Published in final edited form as: Sci Signal. 2016 Dec 13;9(458):ra123. doi: 10.1126/scisignal.aai7884

Fig. 3. Ket alters presynaptic transmission independently of GABA inhibitory input.

Fig. 3

(A) Effect of PKA inhibition and GABAergic input on the action of ket on SC-CA1 EPSCs recorded from CA1 neurons in hippocampal slices from rats. Hippocampal slices were pretreated for 30 min with picrotoxin (100 µM) and CGP (4 µM) to inhibit GABAergic signaling. Blue shading indicates the period of exposure to ket (20 µM) in the presence or absence of H89 (PKA inhibitor, 10 µM). All drugs were applied to the bath solution. Left: Data are presented as the EPSC amplitude normalized to the baseline before ket application (ket: 163 ± 8.3%of baseline, n=11, P < 0.001, paired t test). Right: Representative traces before and after ket in the absence (top) or presence (bottom) of H89. Scale bar, 40 ms/30 pA. (B) Effect of ket on SC-CA1 EPSCs and PPR of EPSCs in the presence of picrotoxin and CGP. Data were obtained using the same concentrations of drugs applied as in (A).

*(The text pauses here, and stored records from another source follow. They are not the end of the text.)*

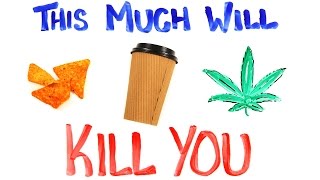 This Much Will Kill You(A lot of things can kill you - but here are some surprising ones! SHARE on Twitter: http://bit.ly/1i4FawP & Facebook: http://on.fb.me/1JAfNNJ This Is 200 Calories: ..., 2015-08-27T16:57:48.000Z)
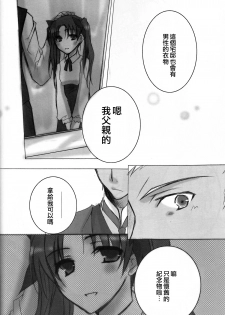 (C71) [Chicken Chicken Machine (Tanabe Satoru, Inoue Midori)] Dakara Yametoke tte Itta desho!? (Fate/stay night) [Chinese] - page 24
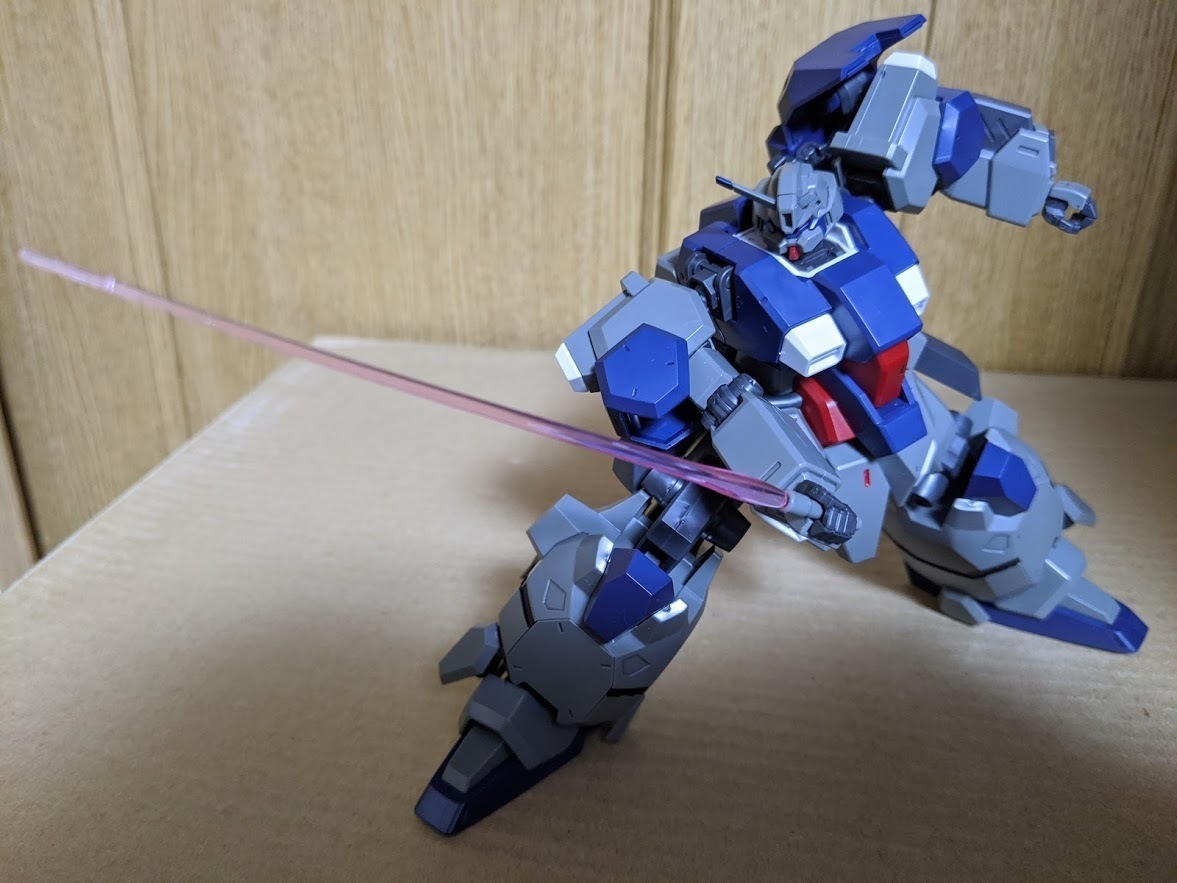 1/144 HGUC グスタフ・カール（ユニコーンVer.）: ちょっと作り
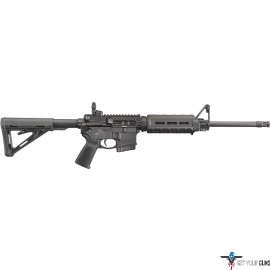 RUGER AR556 5.56 NATO 16.1" BLACK M-LOK W/SIGHTS FIXED MAG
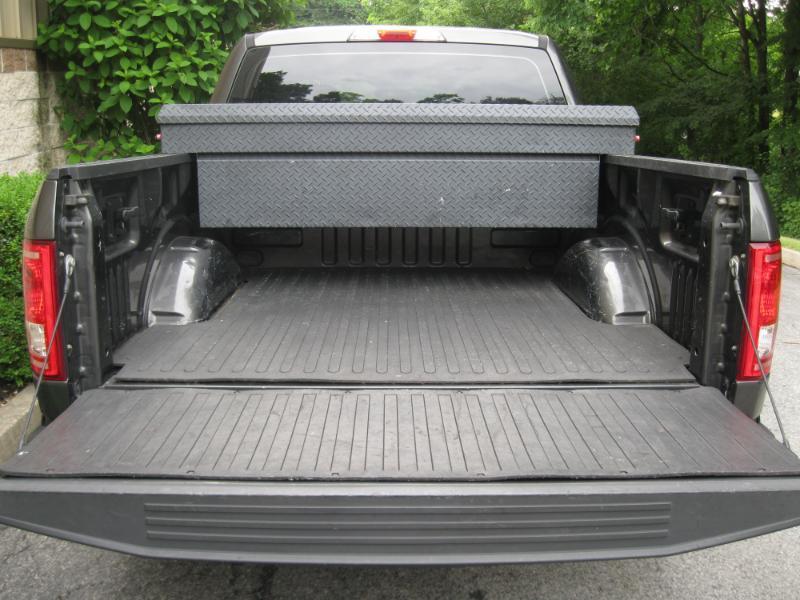 Ford F-150 XL SuperCrew 5.5-ft. Bed 4WD 2015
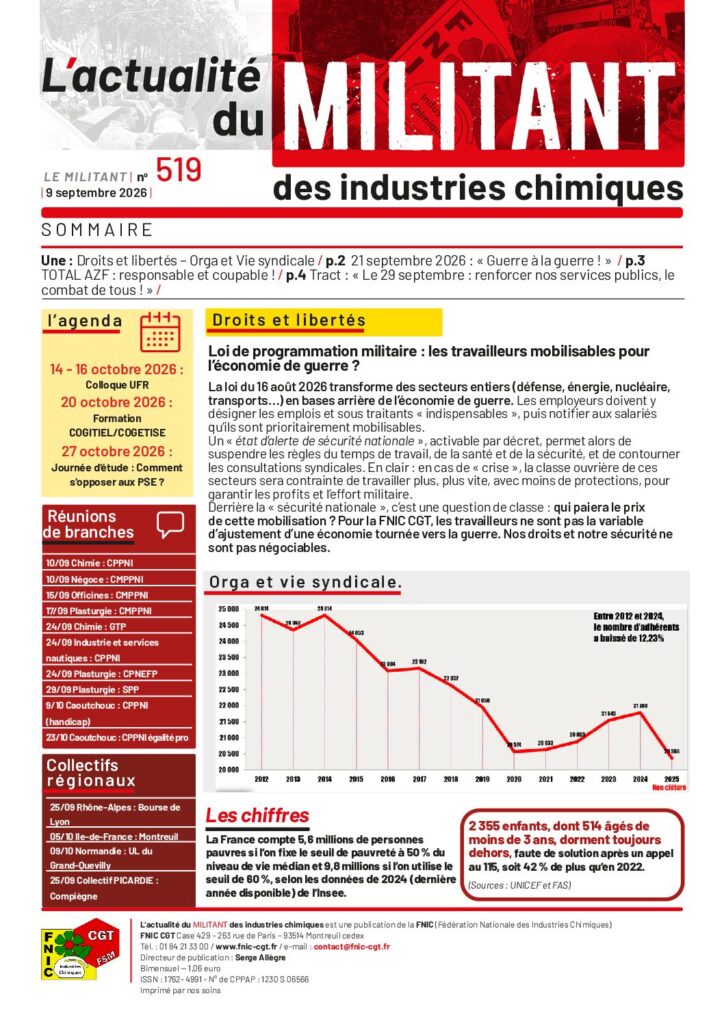 Aperçu du document MILITANT 519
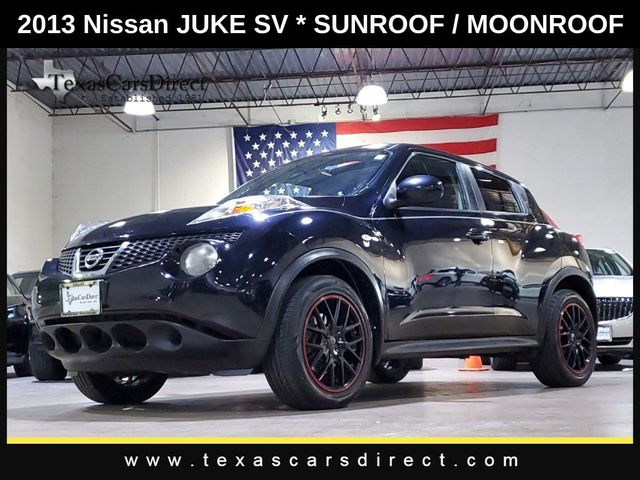 2013 Nissan Juke SV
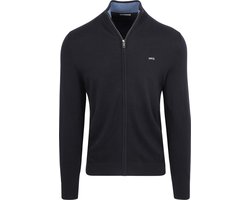 McGregor Vest Cotton Cashmere Donkerblauw (navy) - Maat M - Heren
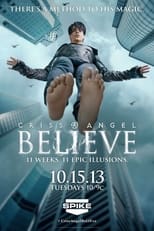 Poster for Criss Angel BeLIEve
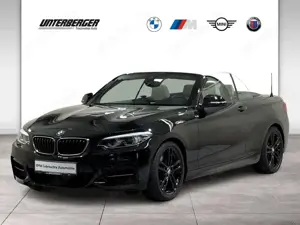 BMW 240 M240i Cabrio Navi Prof RFK HK eSitze DAB PDC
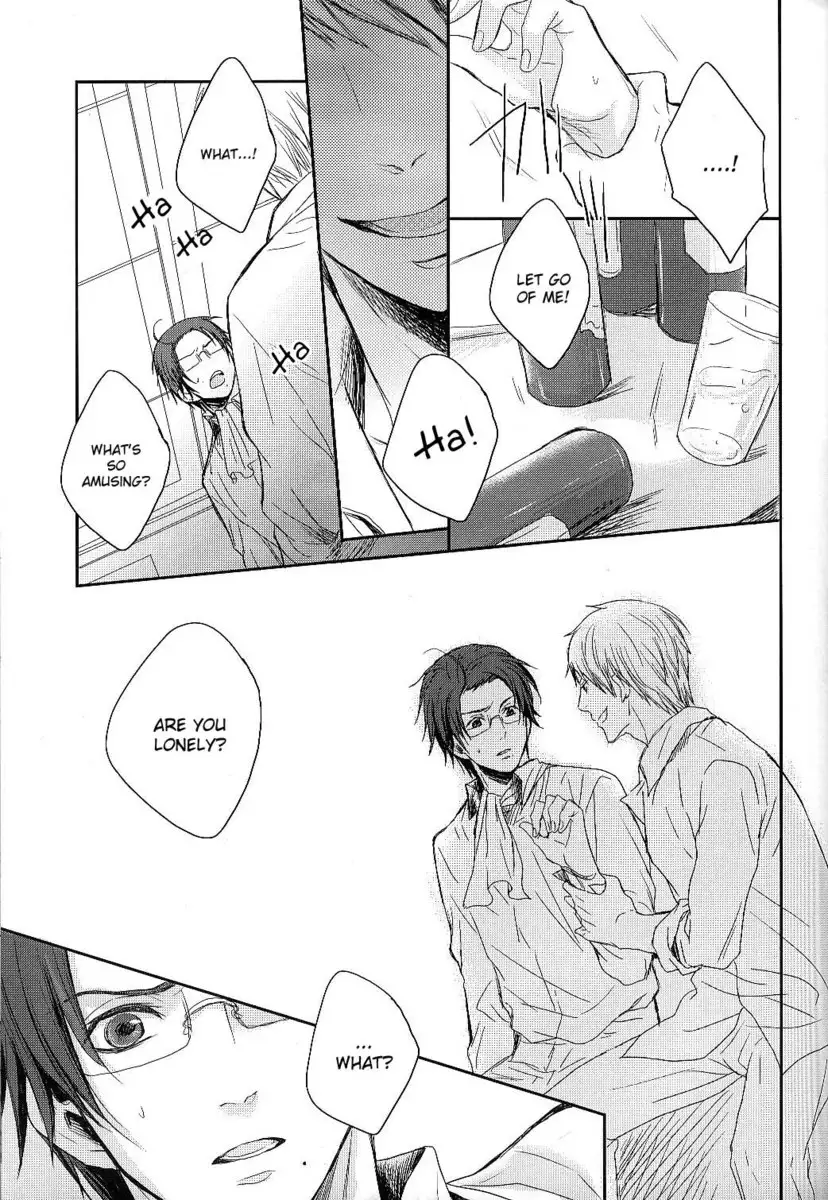 Hetalia Darf ich mit Ihnen sprechen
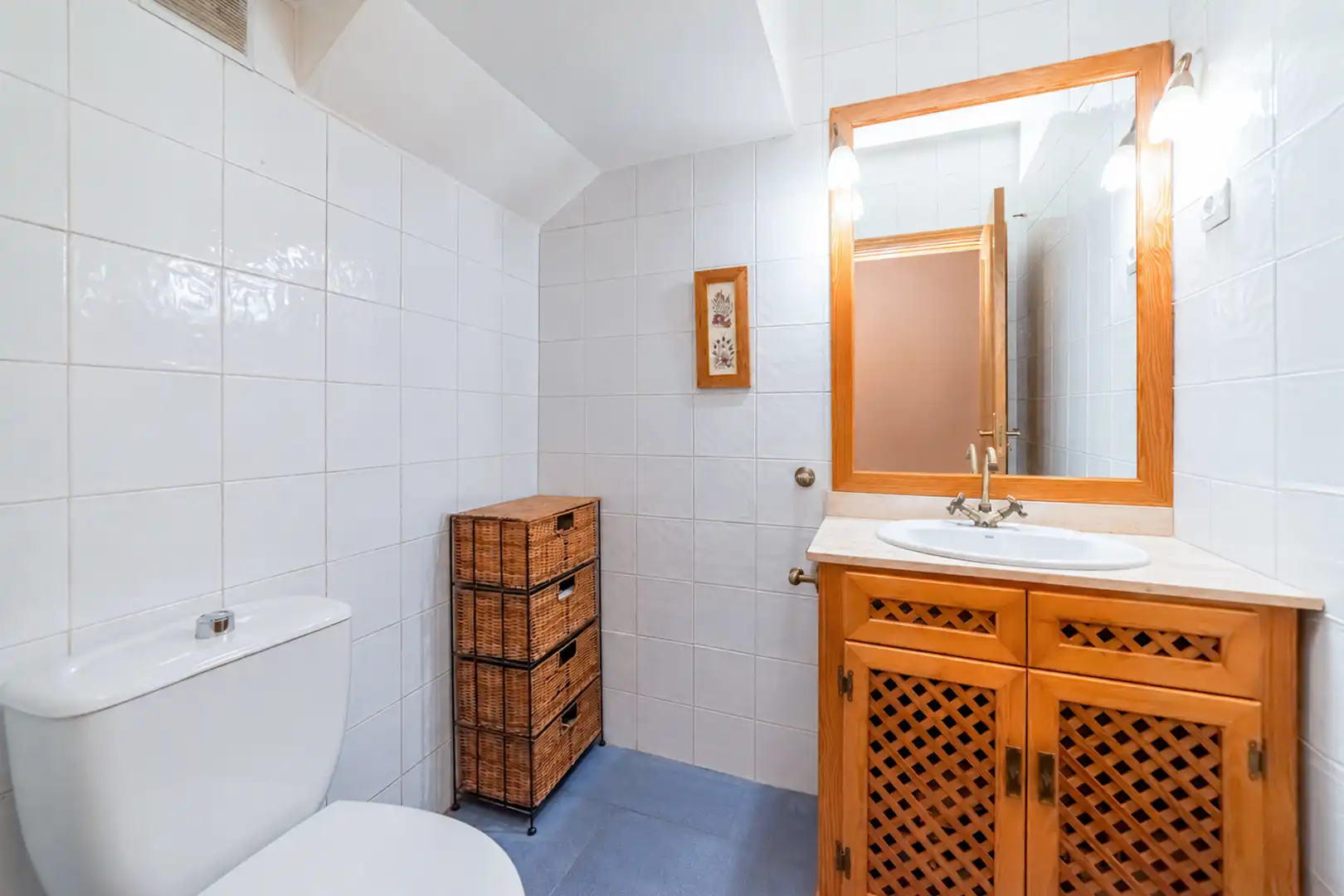 Baño de Casa o chalet en venta en Mejorada del Campo con Aire acondicionado, Calefacción y Terraza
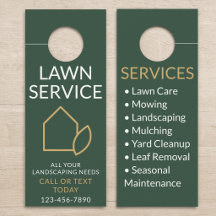 Profesional de cuidado y servicio de césped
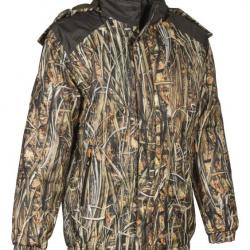 Veste chaude coupe vent Percussion Renfort GhostCamo Wet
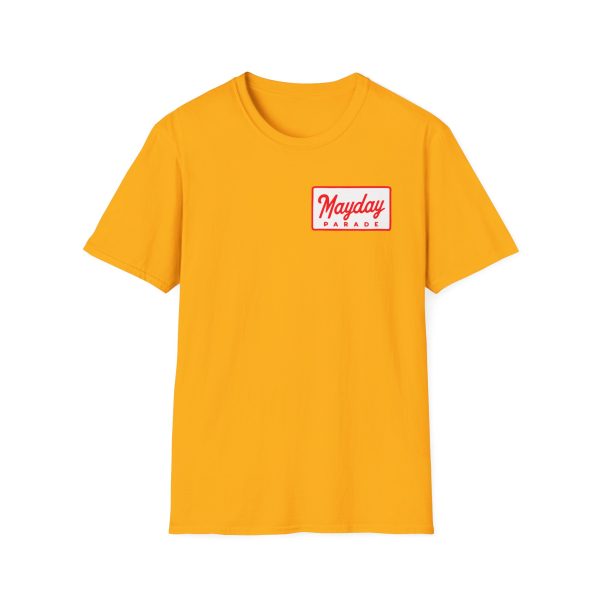 Mayday Parade Pin Unisex Softstyle T-shirt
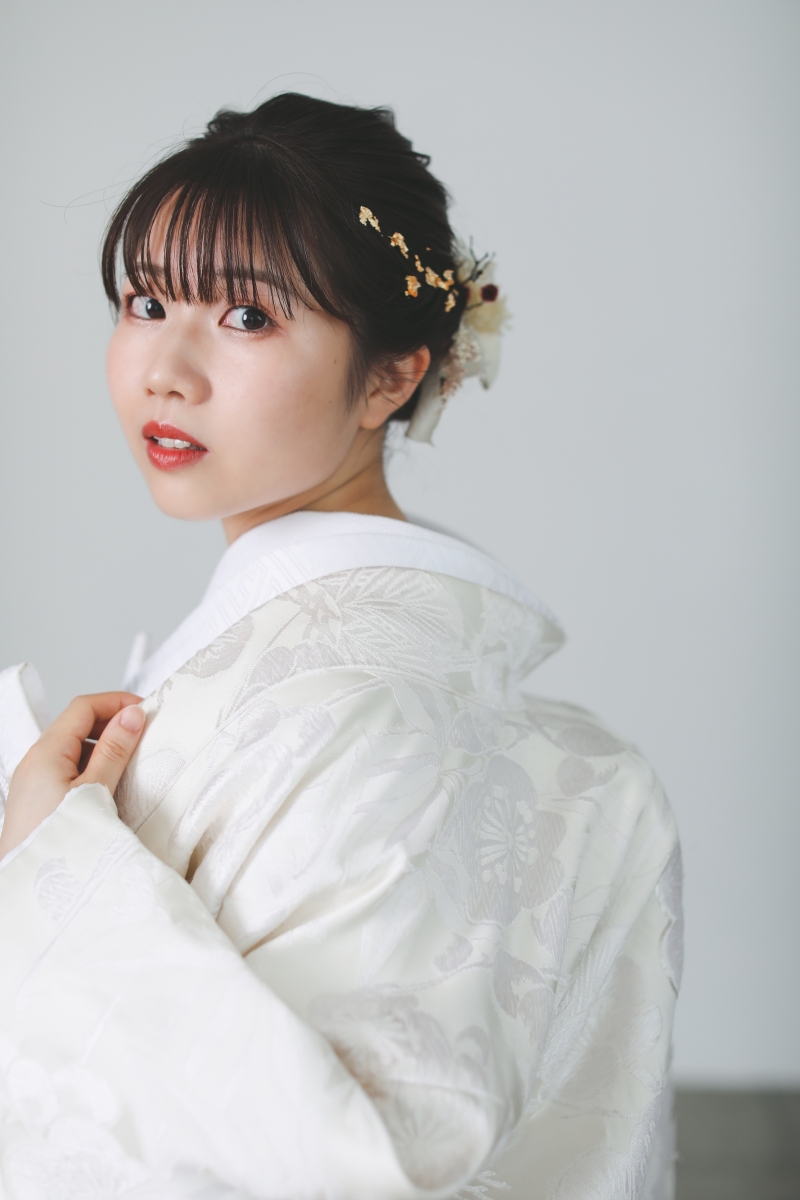 ご新婦様ソロカット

Left: Representative data from a single-cell recording are presented as the ratio of the second EPSC amplitude to the first EPSC normalized to the baseline before ket application. Ket significantly decreased PPR of EPSCs: 81.3 ± 4.1% of baseline; n = 12 slices, P < 0.0001, paired t test. Right: Representative traces before and after ket application as well as merged and normalized (to before ket) traces. Scale bar, 40 ms/30 pA. (C) Effect of inhibition of NMDARs by MK-801 on SC-CA1 EPSCs and the effect to ket. Slices were pretreated by bath application for 1 hour with picrotoxin (100 µM) and CGP (CPG, 4 µM). Blue shading indicates the period of exposure to ket (20 µM). Left: Data are presented as the EPSC amplitude normalized to the baseline beforeMK-801 application (afterMK-801: 165 ± 6.0% of baseline; after MK-801 plus ket: 171 ± 20.2% of baseline; F2,23=6.87, P = 0.0046, ANOVA; P > 0.99 between the two groups, Bonferroni post hoc test). Right: Representative traces. (1) Baseline in picrotoxin and CGP, (2) after MK-801 application, and (3) after ket application in continuous MK-801 treatment. Scale bar, 40 ms/30 pA. (D) Effect of ket on GluA1 abundance and phosphorylation when GABAergic inhibition is blocked. Rat hippocampal slices were treated with drugs at the same concentrations as in (A). Representative blots are shown along with normalized quantified data from five independent experiments. *P < 0.05, **P < 0.01, ***P < 0.001 compared with control, t test.